Everything is free now

About ten years ago, when mp3 sharing was just taking off and folks in the music industry saw it as a threat to their business model, Gillian Welch wrote a song that starts out clever and ends up deep:

Everything is free now, that’s what they say
Everything I ever done, gonna give it away
Someone hit the big score, they figured it out
That we’re gonna do it anyway, even if doesn’t pay.

I can get a tip jar, gas up the car
Try to make a little change down at the bar
Or I can get a straight job, I’ve done it before
Never minded working hard, it’s who I’m working for

Everything is free now, that’s what they say
Everything I ever done, gotta give it away
Someone hit the big score, they figured it out
That we’re gonna do it anyway even if doesn’t pay

Every day I wake up humming a song
But I don’t need to run around, I just stay home
Sing a little love song, my love and myself
If there’s something that you want to hear, you can sing it yourself

‘Cause everything is free now, that’s what I said
No one’s gotta listen to the words in my head
Someone hit the big score and I figured it out
And I’m gonna do it anyway even if doesn’t pay

Here’s a delightfully clueless essay about how to love the song without hearing the words. But the words are clearly about mp3 sharing. At the time musicians didn’t know what to think about the fact that people were passing their music around without paying for it. The record labels certainly did—it was theft pure and simple, to the extent that they went around suing people for $150,000 per song shared. They knew that whatever mp3 sharing did to musicians, it was definitely going to make them irrelevant, and thus it needed to be stopped.
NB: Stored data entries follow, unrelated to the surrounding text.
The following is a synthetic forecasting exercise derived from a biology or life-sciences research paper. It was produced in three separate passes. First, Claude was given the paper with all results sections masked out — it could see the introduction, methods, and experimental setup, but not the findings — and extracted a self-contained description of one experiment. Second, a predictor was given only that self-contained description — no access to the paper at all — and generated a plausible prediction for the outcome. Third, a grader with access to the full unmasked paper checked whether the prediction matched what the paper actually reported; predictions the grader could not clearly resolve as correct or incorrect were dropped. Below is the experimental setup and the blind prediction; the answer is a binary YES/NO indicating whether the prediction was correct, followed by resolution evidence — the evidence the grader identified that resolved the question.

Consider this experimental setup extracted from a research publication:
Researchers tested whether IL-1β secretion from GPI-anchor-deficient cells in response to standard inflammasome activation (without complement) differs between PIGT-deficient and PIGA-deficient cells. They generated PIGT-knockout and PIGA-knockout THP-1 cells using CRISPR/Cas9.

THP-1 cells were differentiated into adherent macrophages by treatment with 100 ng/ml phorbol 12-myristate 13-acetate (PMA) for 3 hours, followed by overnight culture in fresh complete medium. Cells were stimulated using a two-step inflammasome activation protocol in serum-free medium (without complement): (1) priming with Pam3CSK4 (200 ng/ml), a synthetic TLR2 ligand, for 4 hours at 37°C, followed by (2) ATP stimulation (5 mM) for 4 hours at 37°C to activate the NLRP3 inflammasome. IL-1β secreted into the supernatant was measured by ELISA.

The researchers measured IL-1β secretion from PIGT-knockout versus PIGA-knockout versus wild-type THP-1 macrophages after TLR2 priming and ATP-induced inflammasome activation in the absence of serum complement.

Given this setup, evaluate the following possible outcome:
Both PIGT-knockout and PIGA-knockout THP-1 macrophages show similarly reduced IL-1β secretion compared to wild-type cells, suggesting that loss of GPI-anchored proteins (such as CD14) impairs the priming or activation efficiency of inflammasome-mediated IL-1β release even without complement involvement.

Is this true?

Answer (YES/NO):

In her song Gillian Welch sees the problem from a lot of different angles. She’s made things that she expected to sell, and people are passing around copies for free, and she doesn’t like it, since that expected source of income no longer pays. All that’s left is the tip jar, or a day job. In that case, why bother singing those songs for people? She is also free now, to keep them to herself. But she won’t; she’ll keep on doing it, even if it doesn’t pay.

There’s major irony not just in the landscape that the song observes, but in the ten years that followed. MP3 sharing is bigger than ever. The record labels have been destroyed. And yet … Gillian Welch is doing just fine, much better than fine, not exactly working a day job or hustling for tips down at the bar. Did MP3 sharing hurt her?

Recently we’ve become converts to the idea that musicians need to make their recordings freely available (since in practice they are anyway!) and find other ways to make money from their music. So we’ve decided to give our recordings and performances away until we’ve gathered five thousand True Fans; if that ever happens, we’ll figure out how then to go forward from there.

When I get time I’ll be revamping our website to align it with this new reality. You’ll be able to hear and download our music there (or here) without even telling us who you are. Folks who like us will have the opportunity to create an account on our website, which will get them a bit more free stuff (newsletter, podcast, things along those lines).

Folks who ​really​ like us will have the opportunity to declare themselves True Fans using this simple procedure: send us a cool postcard with a note saying you like us. We’ll put a picture of your postcard on your account page on our website, post it to the front page with a thank you, and give you access to stuff that is even more obscure and of interest to True Fans Only (not sure what this will be–rehearsal tapes? songs in progress? Suggestions welcome).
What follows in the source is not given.